Xasan Daahir Ismaaciil scriveva poesia nel tempo libero con lo pseudonimo Weedhsame. Quella sera del 2017, mentre declamava quei versi , non sapeva ancora che il suo nome sarebbe entrato nella rosa dei poeti riveriti nel paese come saggi dei tempi moderni. Non era consapevole di aver appena avviato un dibattito poetico, e che quel dibattito avrebbe scosso la nazione.

questa poesia inquieta

come un canto per gli agnelli

questa poesia che geme

la responsabilità mi impone di parlare

a voi le circostanze impongono di ascoltare.

Gabriella Giandelli

Quando aveva finito, il testo superava i trecento versi e il video durava più di dieci minuti.

Cominciando a scrivere poesia, da adolescente, Weedhsame aveva avuto la sensazione di liberare qualcosa che portava da sempre dentro di sé. I suoi primi testi parlavano di amore, anche se non aveva mai avuto una ragazza. Il ritmo lo attirava più delle parole. Ma quando aveva preso a scrivere di corruzione, tasse, cattiva gestione delle risorse e nepotismo, le parole erano sgorgate. Non era strano: nella società somala poesia e politica s’intrecciavano. Per un poeta denunciare le ingiustizie che vedeva era considerato un dovere.

E nel Somaliland le ingiustizie non mancavano, a partire da quelle imposte dal mondo esterno. Dato che poche nazioni avevano riconosciuto l’autonomia di quel piccolo territorio, il suo popolo era escluso dalle istituzioni internazionali. L’isolamento era cominciato ufficialmente nel 1991, quando una guerra civile aveva portato alla separazione del Somaliland dalla Somalia. In realtà, si trattava del ritorno a una frontiera tracciata dai colonizzatori britannici e italiani alla fine dell’ottocento, con la creazione del Somaliland britannico (1884) e della Somalia italiana (1889). Dopo la guerra e la conquista di una parziale indipendenza, nel Somaliland le ingiustizie erano diventate meno visibili, senza però sparire. Le persone si lamentavano della corruzione, del nepotismo e della repressione. I soldi degli aiuti esteri finivano nelle tasche dei politici, e la musica e il teatro che avevano reso celebre il Somaliland erano presi di mira da leader religiosi ultraconservatori.

* COMPITO 1 *
Elenca, nell'ordine in cui compaiono, tutti gli anni scritti in cifre nel brano sul poeta Weedhsame.
Il brano e le voci non hanno alcun legame tra loro.

* DATI DA ELABORARE *
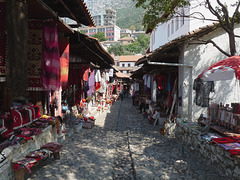 Kruja- The Bazaar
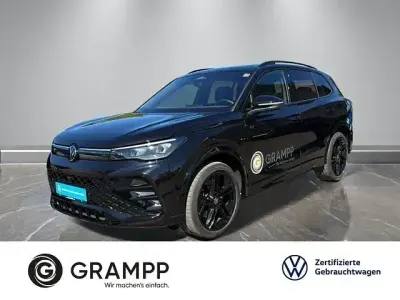Brugt VW Tiguan R-line 193 HK (141 kW) 2024 Sort SUV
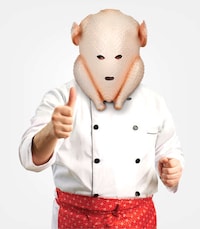 Creepy Poultry Disguises Image 2
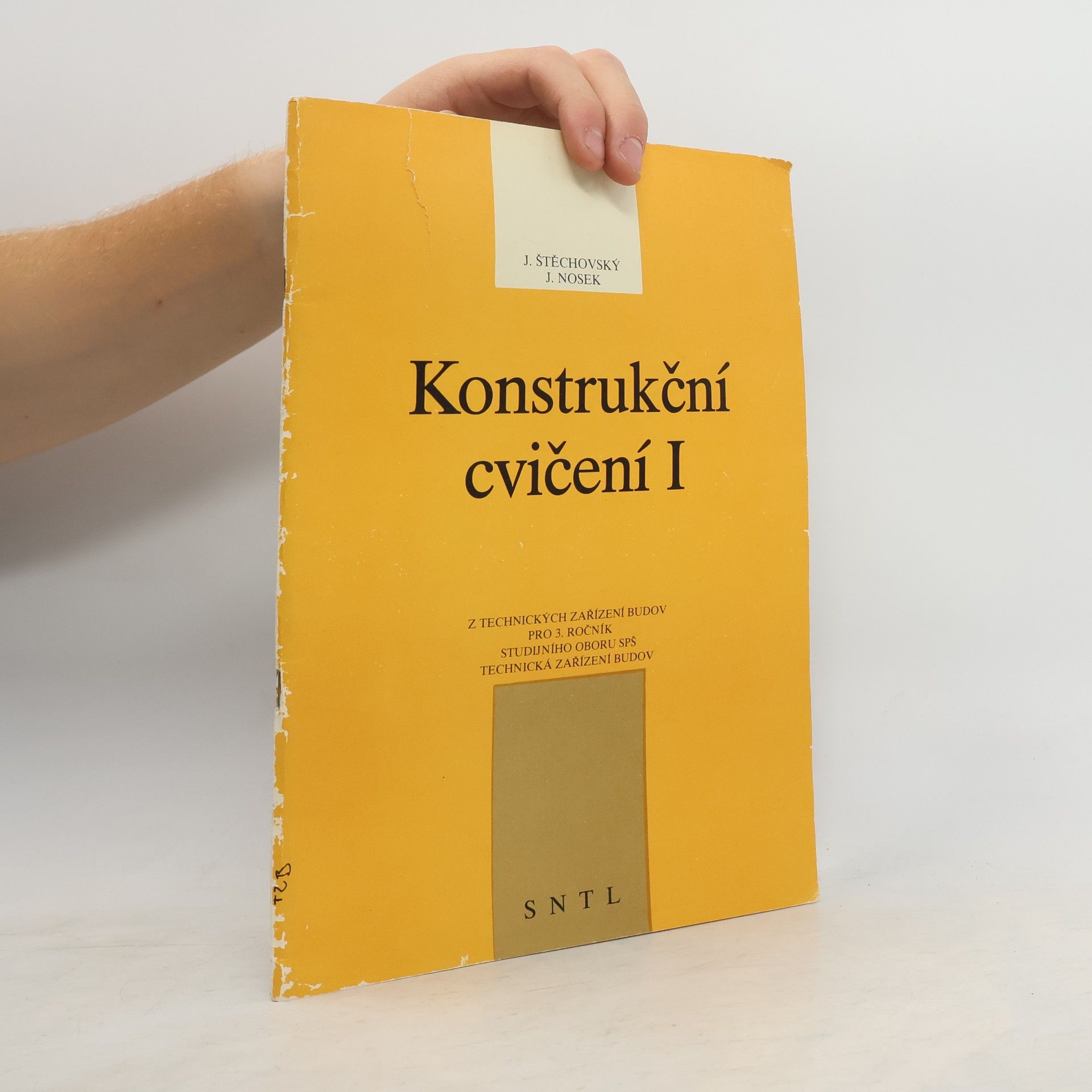 Jaroslav Štěchovský Konstrukční cvičení I z technických zařízení budov pro 3. ročník studijního oboru SPŠ. Technická zařízení budov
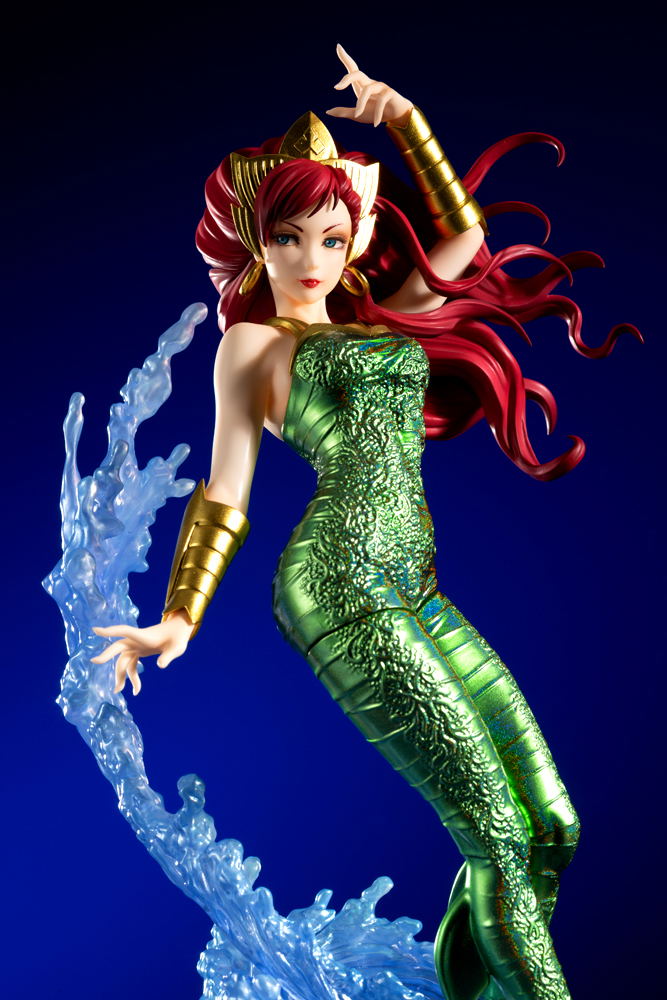 DC Comics Bishoujo Justice League 1/7 Scale Pre-Painted Figure: Mera image 13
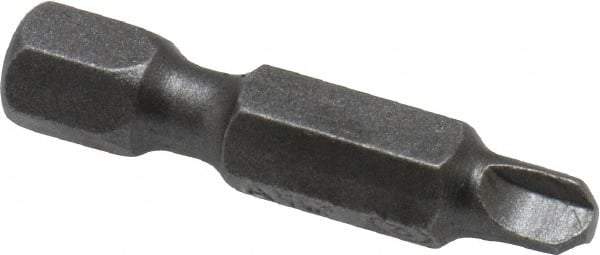 Apex - #3 Tri-Wing Bit - 1/4" Hex Drive, 1-1/4" OAL - All Tool & Supply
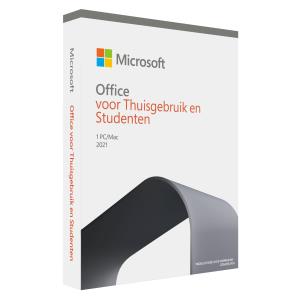 Office Home And Student 2021 - 1 User - Win/mac - Dutch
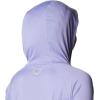 imageColumbia Womens PFG Tidal Tee Hoodie UV Protection MoistureWickingFairytaleWhite Logo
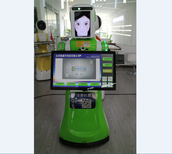 大名县智能餐厅机，洼赛送餐机器人及迎宾机器人总代可租赁图片3
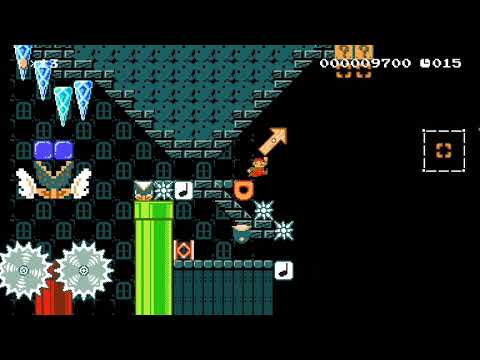 20 Seconds to win! #19 by juaneky 🍄Super Mario Maker 2 ✹Switch✹ #bxg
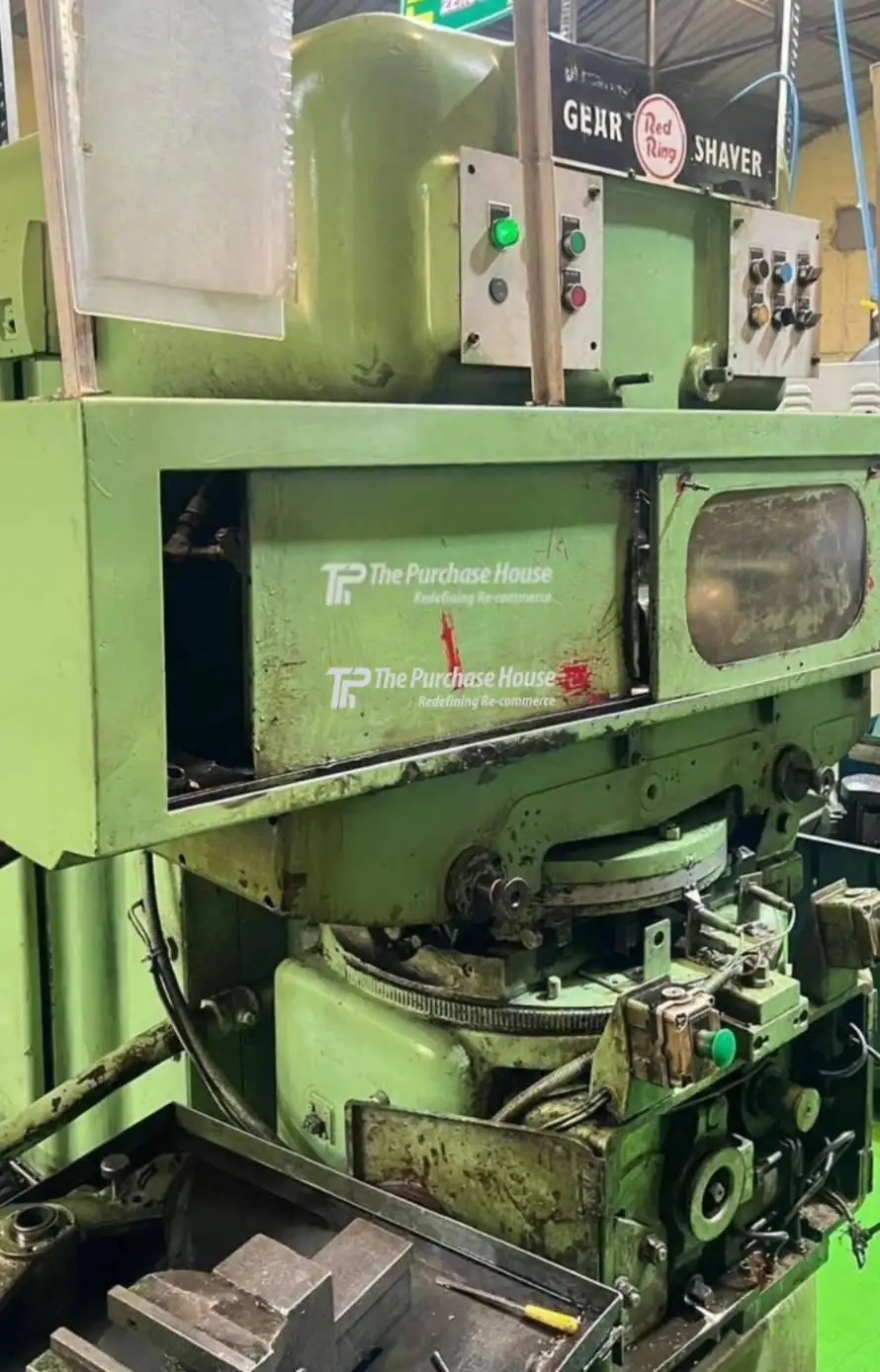 Gear Shaver Machine for precision gear finishing in automotive and industrial applications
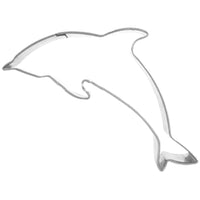 metal dolphin cookie cutter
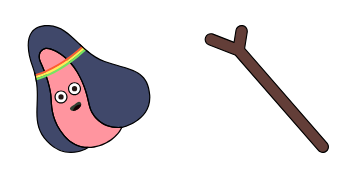 Abracadaniel cute cursor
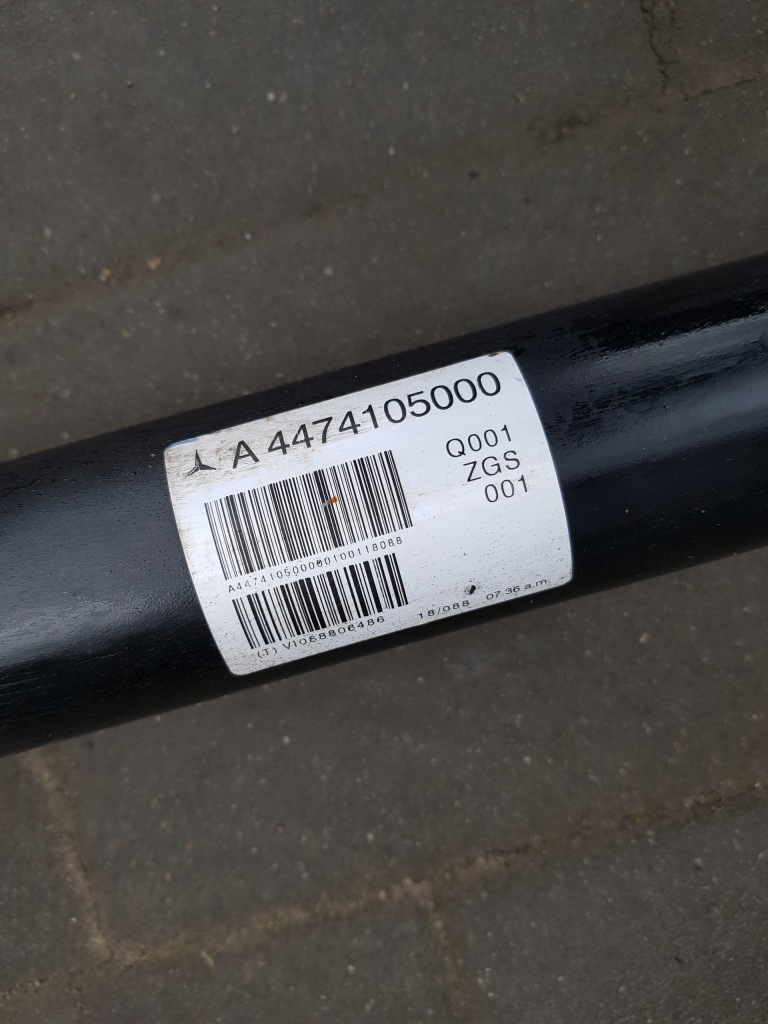 фото №8, Wał приводной a4474105000 mercedes vito w447 фургон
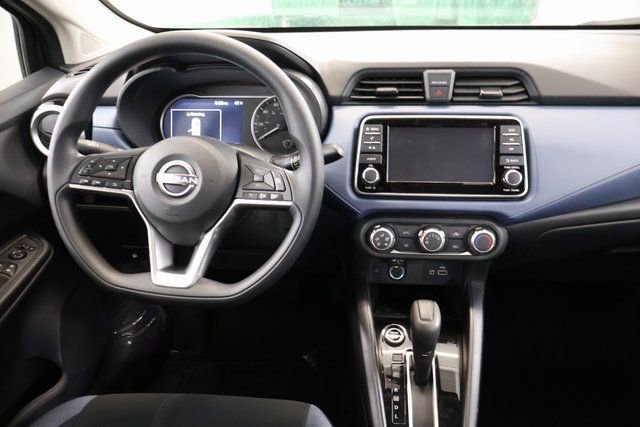 New 2025 Nissan Versa SV w/ Trunk Package image 12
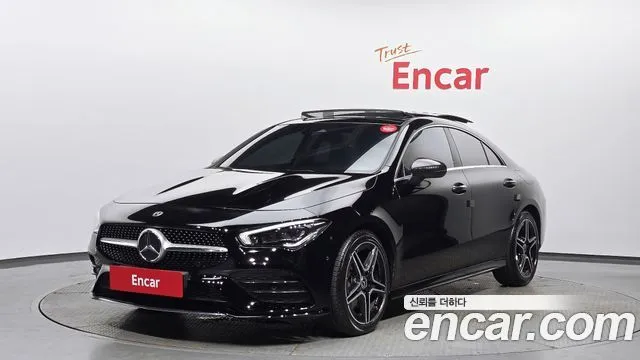 Mercedes-Benz CLA-Class CLA250 4MATIC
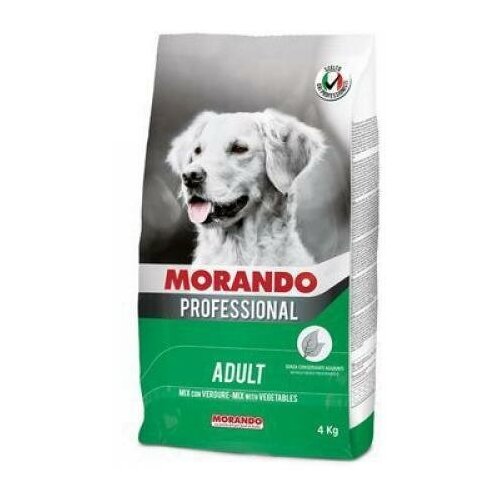 Сухой корм для взрослых собак Morando Professional Cane с овощами 4 кг.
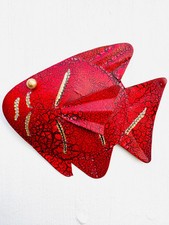 Rainbow Fish - RED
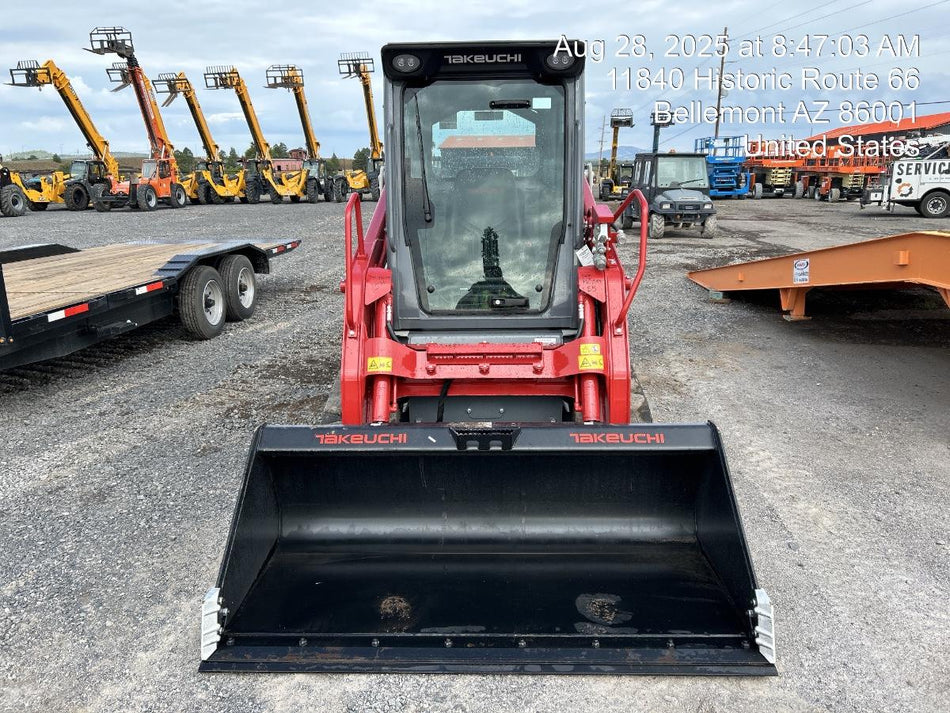 2025 TAKEUCHI TL8R2-CR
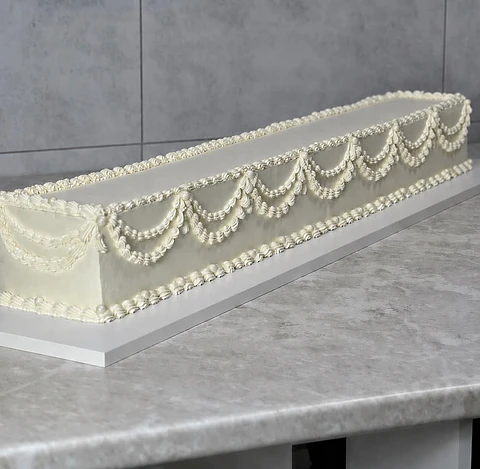 Torta Long Cake Vintage simple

* COMPITO 2 *
Trascrivi fedelmente le voci dall'inizio fino alla riga che contiene "New 2025 Nissan", inclusa. Lascia fuori le immagini.

* RISPOSTA 1 *
2017, 1991, 1884, 1889

* RISPOSTA 2 *
 Kruja- The Bazaar
Brugt VW Tiguan R-line 193 HK (141 kW) 2024 Sort SUV
 Creepy Poultry Disguises Image 2
 Jaroslav Štěchovský Konstrukční cvičení I z technických zařízení budov pro 3. ročník studijního oboru SPŠ. Technická zařízení budov
 DC Comics Bishoujo Justice League 1/7 Scale Pre-Painted Figure: Mera image 13
 Apex - #3 Tri-Wing Bit - 1/4" Hex Drive, 1-1/4" OAL - All Tool & Supply
 Office Home And Student 2021 - 1 User - Win/mac - Dutch
 imageColumbia Womens PFG Tidal Tee Hoodie UV Protection MoistureWickingFairytaleWhite Logo
 大名县智能餐厅机，洼赛送餐机器人及迎宾机器人总代可租赁图片3
 20 Seconds to win! #19 by juaneky 🍄Super Mario Maker 2 ✹Switch✹ #bxg
 Gear Shaver Machine for precision gear finishing in automotive and industrial applications
 metal dolphin cookie cutter
 Abracadaniel cute cursor
 фото №8, Wał приводной a4474105000 mercedes vito w447 фургон
 New 2025 Nissan Versa SV w/ Trunk Package image 12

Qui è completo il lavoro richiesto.